== PROBLEM TO WORK ON ==
Repeat every record exactly as written, but leave out the pictures.

== DATA ==
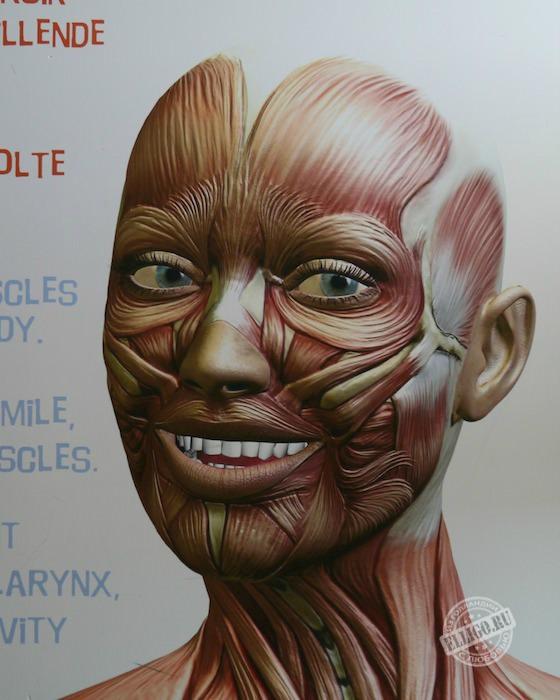 smile-corpus-elligo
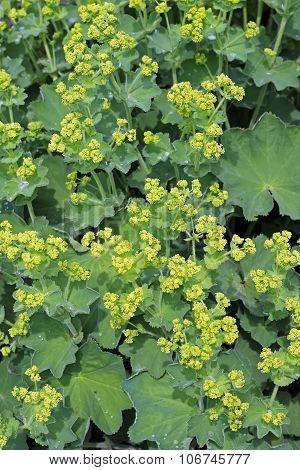 Ornamental plant cuff (Alchemilla)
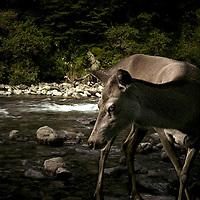 Deer, Tararua Ranges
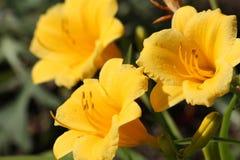 三史特拉de在绽放的Oro Flowers 库存图片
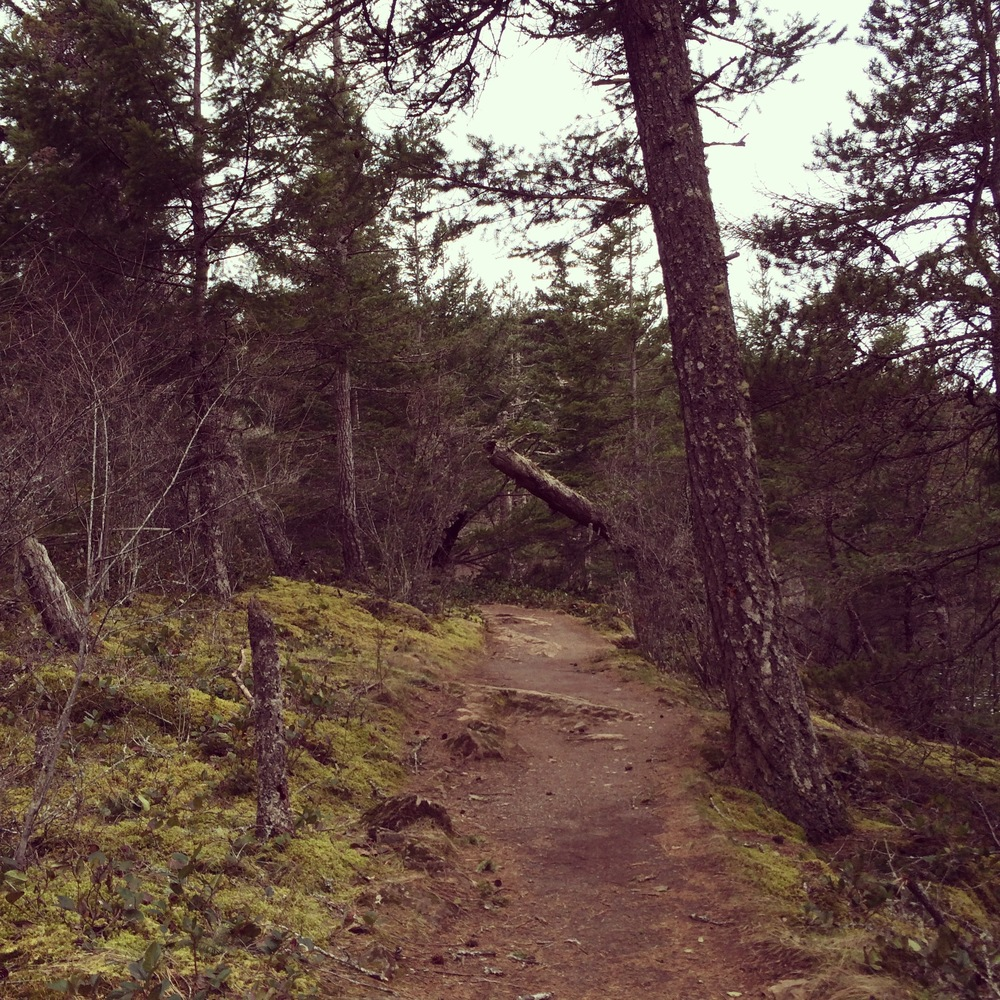Mountain Lake trail on Orcas Island, Washington - March, 2014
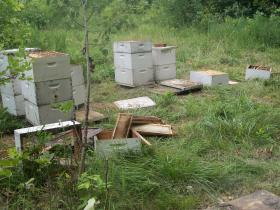 These beehives are believed to have been damaged by a female black bear and her two cubs spotted on the border of Clayton and Fayette Counties. Bear scat and prints were found near the hives.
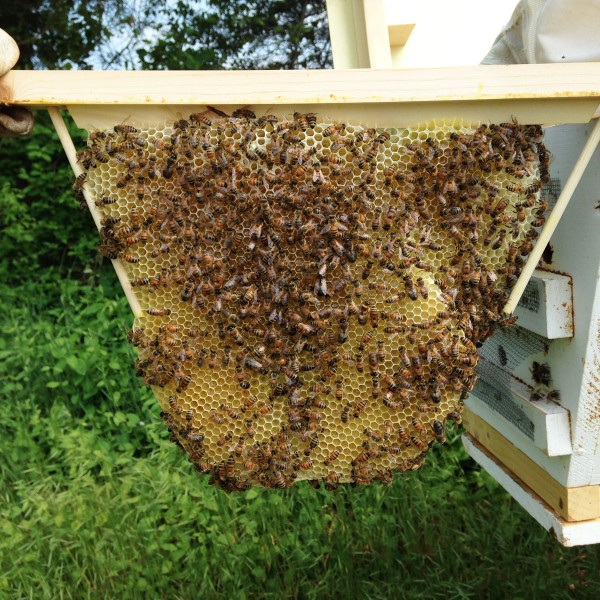 Top Bar Hive Nucs for sale from chemical-free, winter-surviving stock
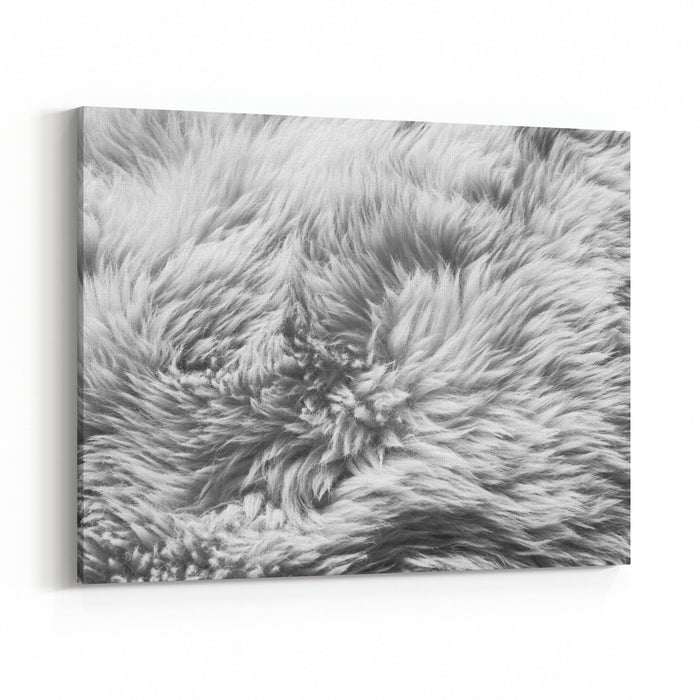 Luxurious Wool Texture From A White Sheepskin Rug In Black And White ...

== WRITTEN REPLY ==
 smile-corpus-elligo
 Ornamental plant cuff (Alchemilla)
 Deer, Tararua Ranges
 三史特拉de在绽放的Oro Flowers 库存图片
Mountain Lake trail on Orcas Island, Washington - March, 2014
 These beehives are believed to have been damaged by a female black bear and her two cubs spotted on the border of Clayton and Fayette Counties. Bear scat and prints were found near the hives.
 Top Bar Hive Nucs for sale from chemical-free, winter-surviving stock
 Luxurious Wool Texture From A White Sheepskin Rug In Black And White ...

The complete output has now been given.